Con esta rutina te aseguro que vas a conseguir la fuerza y técnica que necesitas para construir una base fuerte sobre la que construir tu futuro en la calistenia! Tanto para conseguir Ejercicios mas difíciles como Estáticos y Dinámicos!
🔹 Aumentar series y repeticiones
La manera más directa de seguir avanzando con esta rutina es aumentar algo el número de series o repeticiones! No pienses que es una perdida de tiempo, pues será tiempo invertido en básicos! La base de todo lo demás!

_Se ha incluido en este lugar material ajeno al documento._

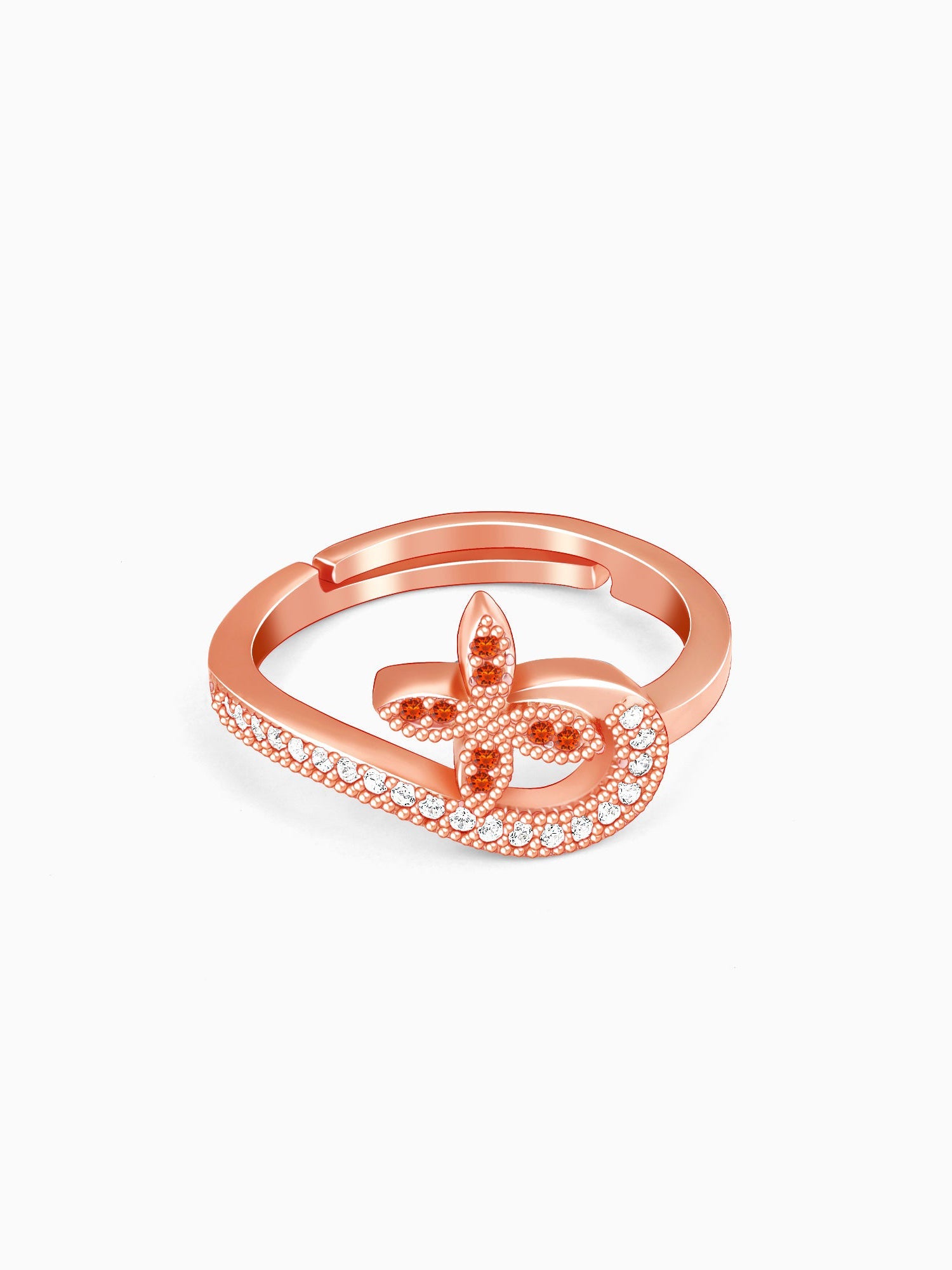 Rose Gold Morrigan Ring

🔹 Rutinas y ejercicios más avanzados
Cuando esta rutina se te quede corta y gracias a toda la fuerza, técnica y músculo que habrás ganado podrás incorporar ejercicios más difíciles como Pullovers, Dominadas explosivas, Fondos a 1 Barra, Flexiones con Palmada…

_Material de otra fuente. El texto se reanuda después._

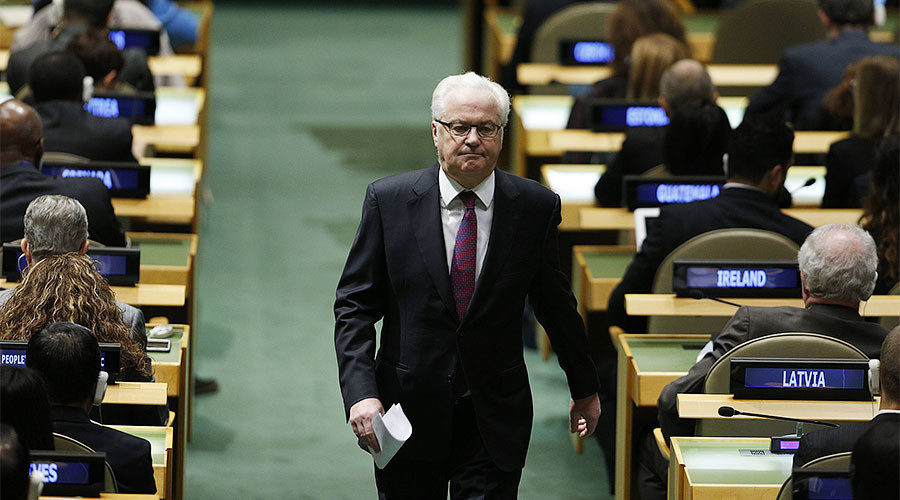 Click to enlarge Vitaly Churkin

ℹ️ ¿Conclusión sobre la rutina?
Es una rutina de iniciación, para trabajar los Básicos de la calistenia o para periodos de descarga. Te daŕa la fuerza, técnica e hipertrofia que necesitas para seguir progresando!
Personalmente es la primera rutina que diseñé y entrené, mi primera rutina de calistenia! Y te aseguro que me ha servido!!
Y esto es todo! Si tienes dudas aquí abajo tienes los comentarios. Hasta otra!